An older man and a younger woman stand behind the counter of a bakery as the man explains something to the woman. The man has dark hair and salt-and-pepper stubble and has one arm outstretched toward the counter as he talks. The woman has long dark hair and holds an electronic tablet. Both people wear dark denim aprons. In the foreground, out of focus, is the front counter, on top of which sits a point-of-sale terminal and a plate of cake or bread slices.
Your managers are placed in a leadership role and will be expected to model behavior for the rest of your employees. This extra responsibility should come with extra guidance. — Getty Images/FG Trade

In some ways, your managers are the most important members of your organization. They communicate your business goals to their direct reports, embody your company culture, and hold everyone accountable for meeting their performance metrics.

Managing your managers takes place on two levels. On the first level, your managers are like any other employee. They need timely and helpful feedback, the right motivation, and resources to perform at their best.

On another level, you need to ensure managers are providing the right support to the rest of your team. This level often involves offering specific leadership development, watching for burnout, and delegating effectively. Here are some of the best ways to support your managers to help them succeed.

Model the leadership you want to foster

Research from Sydney Finkelstein, a Professor at Dartmouth’s Tuck School of Business, revealed an unsurprising trend: People learn how to lead from their bosses. However, it’s not necessarily your weekly one-on-one meetings that provide the leadership blueprint for your managers to follow. Managers (and employees) are taking cues from the way you interact throughout the workweek.

“People are watching all the time,” said Finkelstein in Harvard Business Review. “It’s useful to be deliberate and aware that people are paying attention.”

What does this mean for supporting your managers? Be intentional about delegating, providing autonomy to your managers, and providing positive feedback in public settings. “Give people opportunities to demonstrate their credibility in front of others. When you show that you value someone on your team and their direct reports are watching, it can really help,” said Finkelstein.

Delegate thoughtfully

For many business owners, delegating is a tricky balancing act. On one hand, you want to empower your managers to make decisions that keep the business running smoothly. On the other hand, it can feel challenging to give up control.

Managers are there to literally manage the day-to-day aspects of running a business for you. Empower them to do their job by providing resources, clear metrics, and regular space to work through problems with you. Give them tasks that meet their level of experience and expertise, and resist the urge to micromanage. “Respect their position as manager and allow them to task their teams and set deliverables,” wrote Entrepreneur.

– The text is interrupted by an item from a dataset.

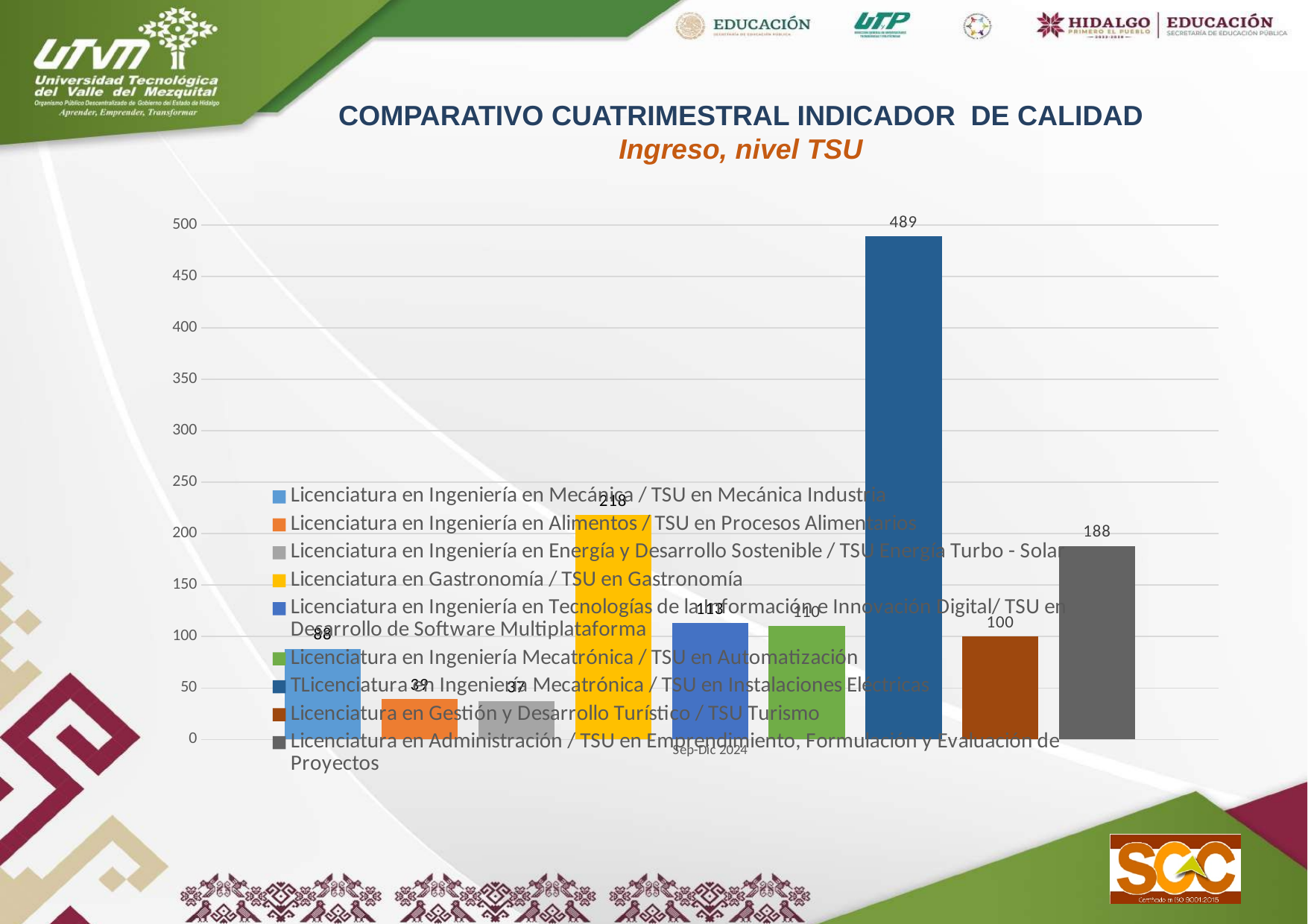
What is the value for Licenciatura en Gastronomía / TSU en Gastronomía? 218 Which is larger, the value for TSU en Gastronomía or the value for TSU en Emprendimiento, Formulación y Evaluación de Proyectos? TSU en Gastronomía What is the value for Licenciatura en Ingeniería Mecatrónica / TSU en Instalaciones Eléctricas? 489 What period is labelled on the x axis of the chart? Sep-Dic 2024 How many series does the legend list? 9 What is the value for Licenciatura en Ingeniería en Mecánica / TSU en Mecánica Industrial? 88 Which series has the highest value? Licenciatura en Ingeniería Mecatrónica / TSU en Instalaciones Eléctricas What is the value for Licenciatura en Administración / TSU en Emprendimiento, Formulación y Evaluación de Proyectos? 188 What kind of chart is shown on the slide? bar chart Is the value for Licenciatura en Ingeniería en Energía y Desarrollo Sostenible / TSU Energía Turbo - Solar greater or less than 50? less What is the difference between the values for TSU en Instalaciones Eléctricas and TSU en Gastronomía? 271 What is the value for Licenciatura en Gestión y Desarrollo Turístico / TSU Turismo? 100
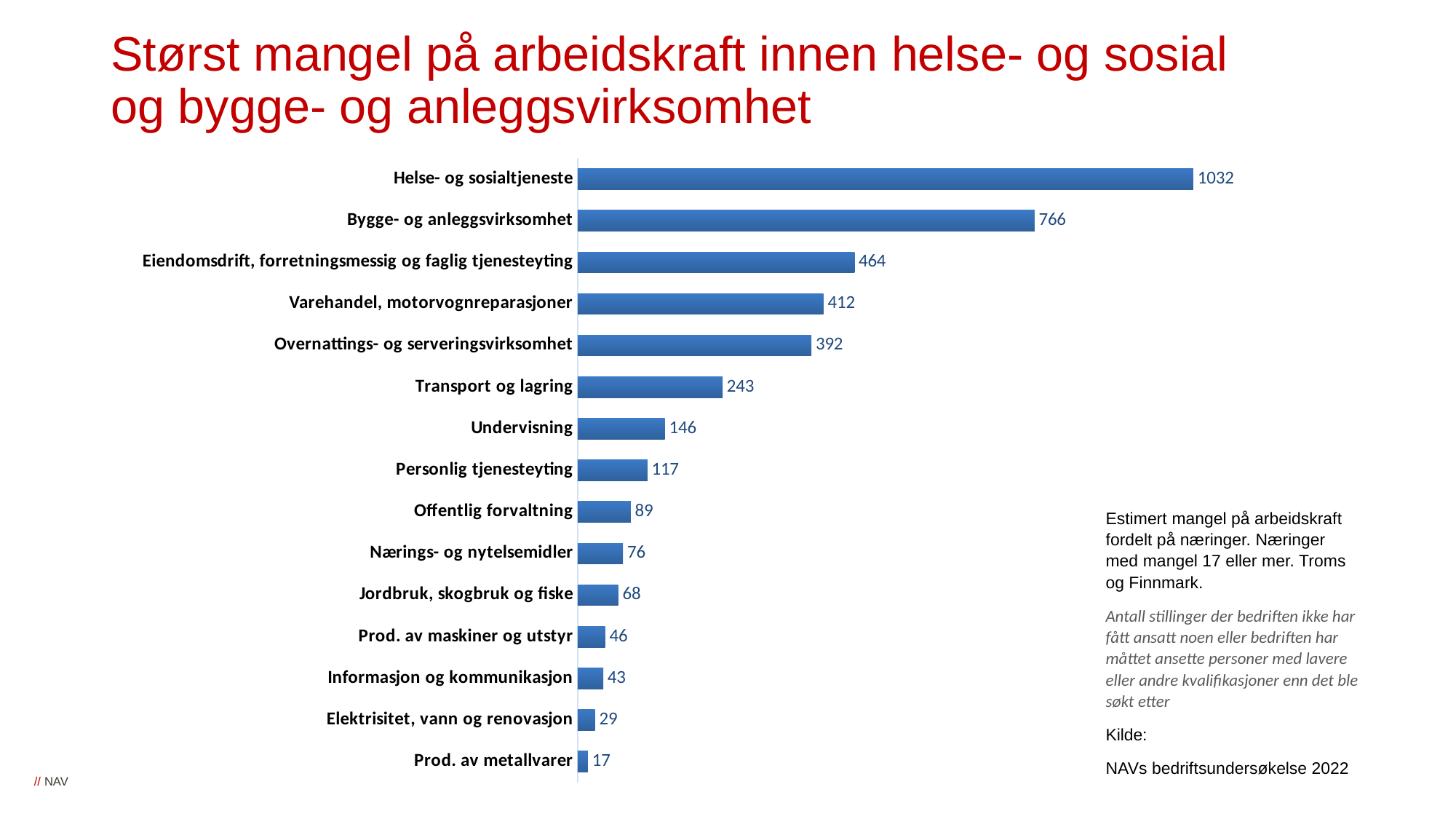
What is the value for Transport og lagring? 243 What is the difference between the values for Varehandel, motorvognreparasjoner and Overnattings- og serveringsvirksomhet? 20 What is the value for Informasjon og kommunikasjon? 43 What is the value for Helse- og sosialtjeneste? 1032 What source is cited for the chart data? NAVs bedriftsundersøkelse 2022 What is the difference between the values for Helse- og sosialtjeneste and Bygge- og anleggsvirksomhet? 266 Which category has the highest value? Helse- og sosialtjeneste Which category has the lowest value? Prod. av metallvarer How many categories are shown in the chart? 15 What kind of chart is shown on the slide? Bar chart What is the value for Jordbruk, skogbruk og fiske? 68 Which is larger, the value for Undervisning or the value for Personlig tjenesteyting? Undervisning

[Read more: 7 Effective Ways to Delegate Tasks to a First-Time Manager]

Give people opportunities to demonstrate their credibility in front of others.

Sydney Finkelstein, Professor of Management at Tuck School of Business, Dartmouth College

Provide opportunities for leadership development

Not everyone feels confident directing others. Beyond modeling the style of leadership you want to see, offer formal and informal training opportunities. There are many different styles of leadership, so ask each manager what type of training would work best for them: a formal course, mentorship, apprenticeship, individual coaching, or something else.

Bart Turczynski, the Director of Content and SEO at ResumeLab, said in SHRM, "I currently have six managers who report to me. Each has a distinct personality and style, so I try to tailor my approach to each of them." Turczynski uses personality assessments to understand his managers’ different leadership styles and hone his coaching appropriately.

[Read more: 9 Leadership Training Programs for Managers]

Watch for signs of burnout

Many business owners now recognize the importance of work-life balance and taking care of their employees’ mental health. However, managers are often overlooked in this consideration. Middle managers are now twice as likely to quit their jobs as individual contributors.

One way to combat burnout is to foster connections between your different managers. “Mid-level leaders are neither workforce nor executive, so their roles are, by nature, ambiguous and fluid,” wrote Fast Company. “For them, leadership is truly lonely. OC Tanner tells us that fostering this sense of connection increases the odds of your culture thriving by 18X.”

Set up happy hours, lunches, and networking opportunities to give your managers a chance to connect with one another. Make sure you’re also hiring enough managers at the right level to ensure one manager doesn’t have too much on their plate at once. And involve your managers in all initiatives you set up to improve your company culture.